View Database Features

The View Database Features displays your Gremlin Server's features as output by the graph.features() (excluding VariableFeatures) and will display the following:

  • Graph Features
  • Vertex Features
  • Edge Features
  • Vertex Property Features
  • Edge Property Features

See below a sample display of Database Features from G.V():

Database Features

Data Model Management

G.V() will attempt to load a "data model" (or "schema") for your graph database which consists of all known labels for edges and vertices as well as properties found on them. The data model specifically consists of the following:

  • A list of vertex labels
  • For each vertex label, a list of found properties and the type of the property (e.g. int, string, etc)
  • A list of edges defined by their label, in vertex label and out vertex label
  • For each edge, a list of found properties and the type of the property (e.g. int, string, etc)

Data model loading is an essential aspect of G.V() which influences many of the features of the application, such as the ability to suggest property keys, vertex/edge labels, etc whilst writing queries, the generation of stylesheets for the graph display, and many more.

It can be achieved in one of the two ways described below:

Remote Data Model Loading

By default, the data model will attempt to keep itself up to date automatically as you update your graph database from G.V(). The data model will be loaded on initial connection to your database, but can also be pro-actively reloaded by clicking on Connection Active from the Connection List sidebar, for instance if you modify your graph database structure from a separate Gremlin Console. There is currently no explicit support for JanusGraph nor DataStax Enterprise Graph's data model API, though this is a planned feature.

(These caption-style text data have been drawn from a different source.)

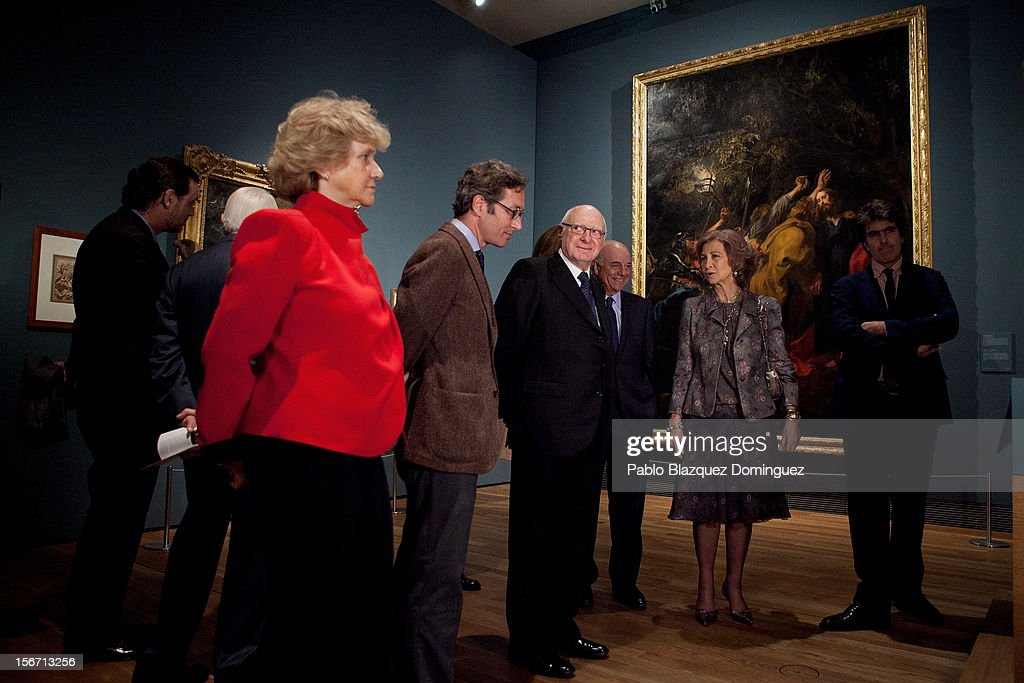 Queen Sofia of Spain (2R) attends 'El Joven Van Dyck' exhibition at the Prado Museum on November 19, 2012 in Madrid, Spain.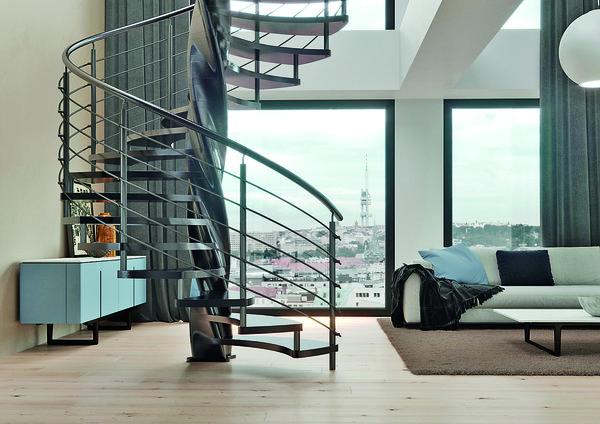 Přístup do podkroví často nemohou z prostorových omezení zajistit klasické přímé schody, nedostatek místa může vyřešit točité schodiště. Kombinované schodiště Tango se středovým sloupem ve tvaru dřevěné šroubovice se navíc stane ozdobou interiéru. www.schody-jap.cz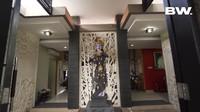 <p>Pemilik Toko Krisna Oleh-Oleh, Gusti Ngurah Anom merupakan salah satu tokoh pebisnis tersohor di Bali. Ia memiliki rumah mewah yang menjadi tempat tinggalnya bersama istri dan empat orang anak. (Foto: YouTube Boy William)</p>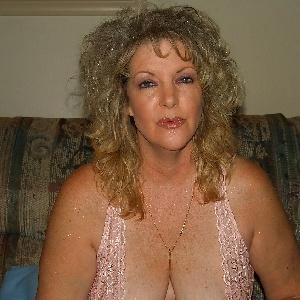 Cougar mit großen Brüsten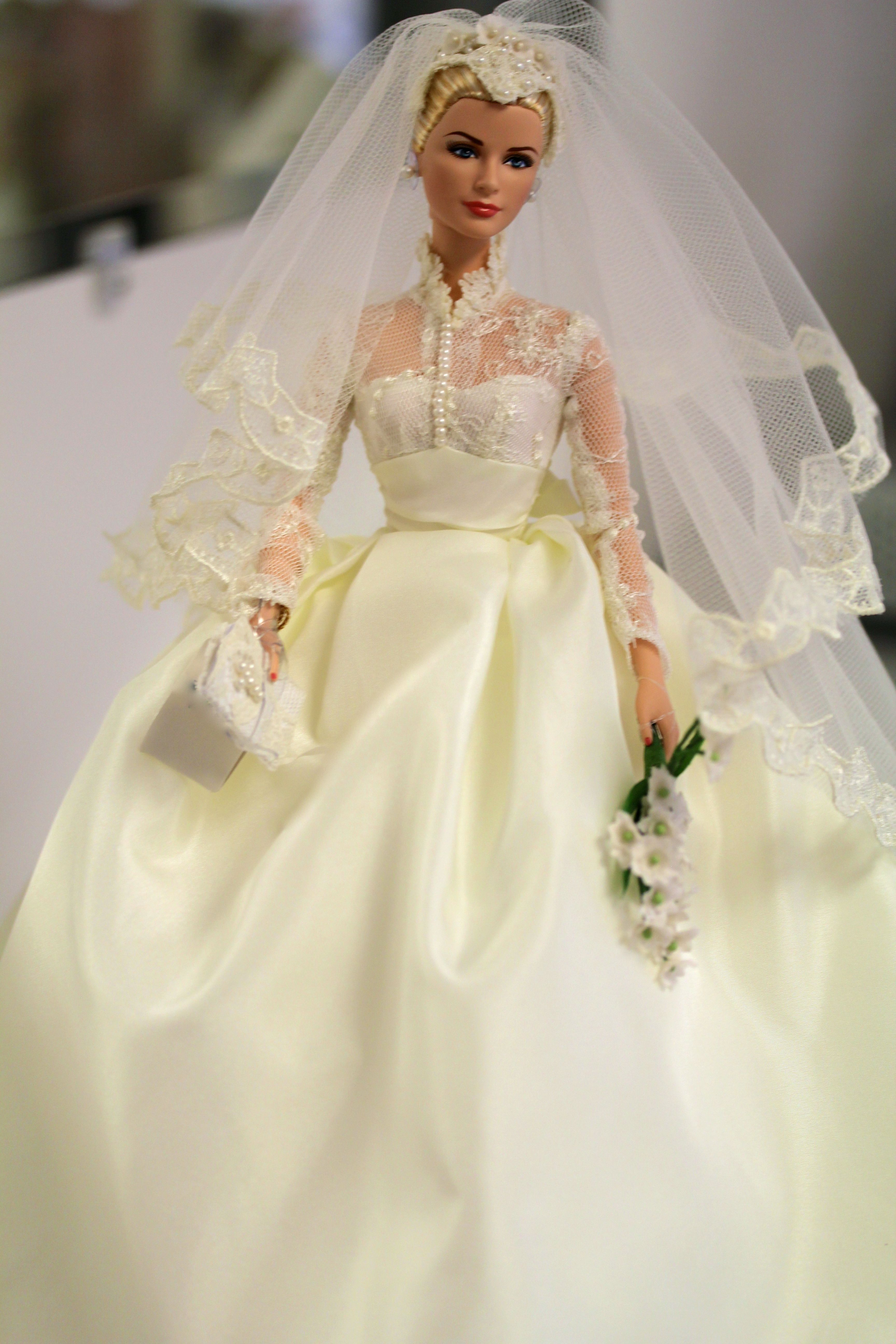 grace kelly bride doll collectible photo by dj nelson. Black Bedroom Furniture Sets. Home Design Ideas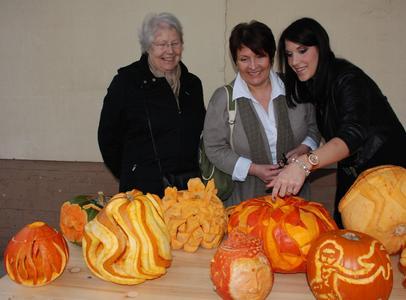 Alessia Bonadonna führte ihre Mutter Anke und Großmutter Sigrid Beyer durch die Ausstellung. Die Studentin hatte aus ihrem Kürbis einen Buddha-Kopf geschnitzt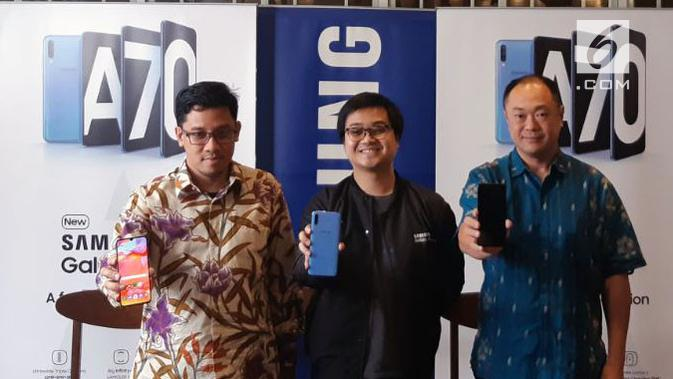 Head of Product Marketing Samsung Mobile Samsung Electronics Indonesia, Denny Galant (kiri) dan Senior Manager Business Development Qualcomm, Dominikus Susanto (kanan), Kamis (7/5/2019). Liputan6.com/ Agustin S. Wardani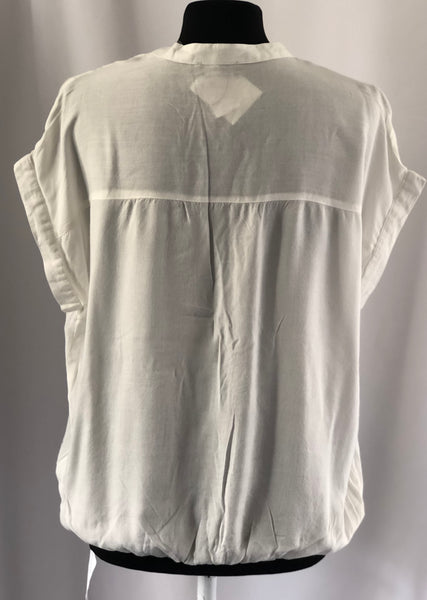 Size 12 Chillitime Cream Soft Lightweight Top NEW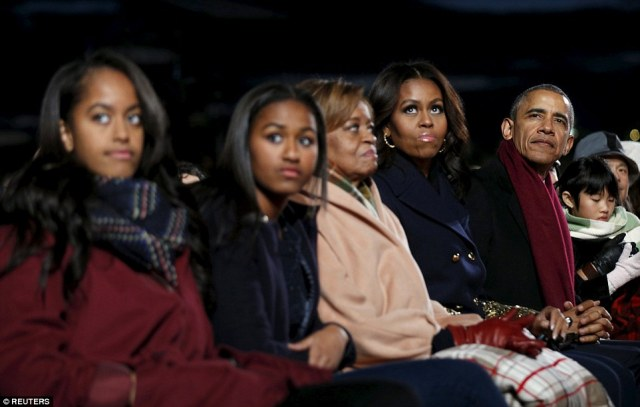 2F09AA4A00000578-3345229-The_Obamas_sit_together_to_watch_the_National_Christmas_Tree_Lig-a-23_1449186146596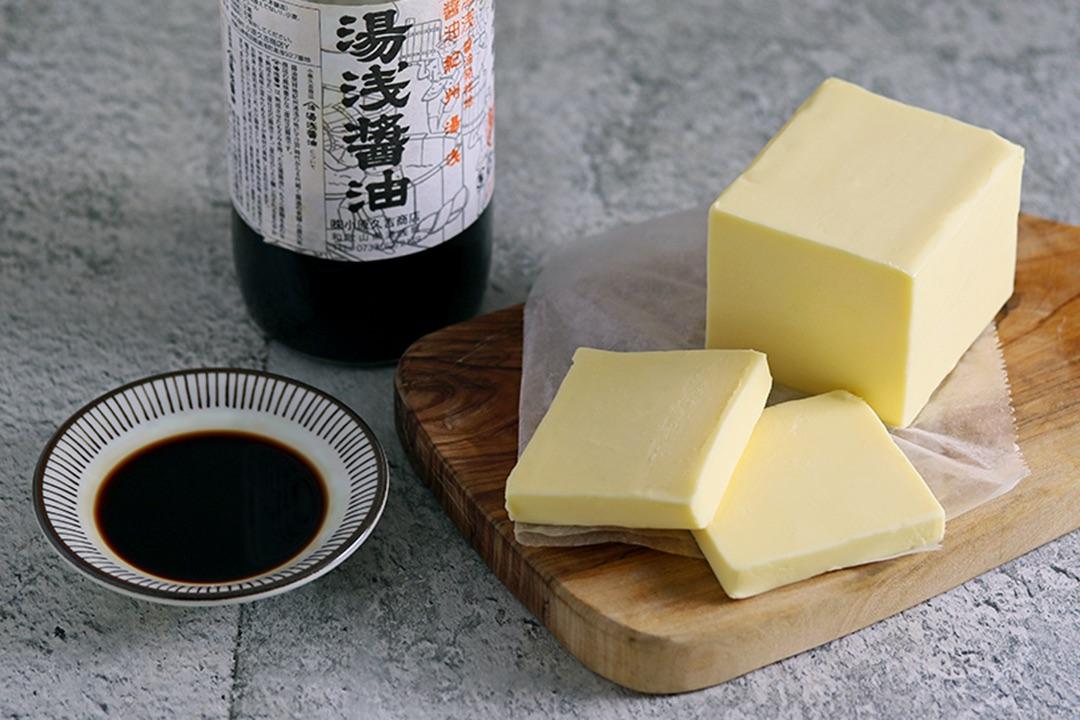 秋限定、バター醤油の香ばしパスタ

Remote Data Model Loading relies on your graph database being capable of returning results to certain complex queries in reasonable amount of time (< 5-10 minutes) and may be unsuitable for very large graphs. Should G.V() be uncapable of constructing the Data Model by querying your database, it will instead fall back to Local Data Model Construction

A Complex Data Model Loaded Displayed by G.V(): A Complex Data Model Loaded Displayed by G.V()

A Note on Remote Data Model Loading for JanusGraph

If your JanusGraph instance is configured to enforce a default schema (via the schema.default setting), G.V() will rely instead on the Schema Management API to load the data model. It's a considerably faster and more accurate way to construct the data model and we encourage enforcing a default schema on your database where practical, particularly for larger graphs.

A Note on Remote Data Model Loading for Azure Cosmos DB

The Azure Cosmos DB storage structure and Gremlin API function slightly differently. G.V() constructs the remote data model using the SQL API for performance reasons as it severely reduces the Read Units consumed in the process. This is particularly important for accounts configured with provisioned throughput as there may be limits to the complexity of queries your database will tolerate. The SQL API limits G.V()'s ability edge/vertex properties and relies on a sampling model whereby we load a small set of elements and determine the available properties for a given element based on that sample. G.V() is configured with an element sample size of 1000 elements. Should your database have properties that are not found reliably and every vertex/edge as defined in the Data Model Management section, there is a chance that it may report inaccurately the properties available on your element.


The above only applies to the cloud version of Azure Cosmos DB, not the emulator.

Local Data Model Construction

For performance reason, G.V() will keep a local cache of your graph's schema. This local cache can be constructed in two ways:

  • By performing a Remote Data Model Loading
  • In the event of the above failing, G.V() will construct the data model progressively as vertices and edges are fetched via queries you run on G.V(). This is referred to as an incomplete data model

If your data model is loaded locally only, it will display a specific message on the Data Model Editor stating its local state, indicating that it may not be fully accurate to the entirety of the data available in your graph

Create a Graph Playground

To create a Graph Playground, click on the + icon at the bottom left of the screen then select "Add A Graph Playground" or on the Getting Started tab, click on "Add New Graph Playground". A graph playground will allow you to run queries against a Gremlin Server running on v3.5.1 without the need to configure your own server. The data created on your graph playground will be persisting and can be imported/exported. The playground is best suited for learning or testing on a specific dataset.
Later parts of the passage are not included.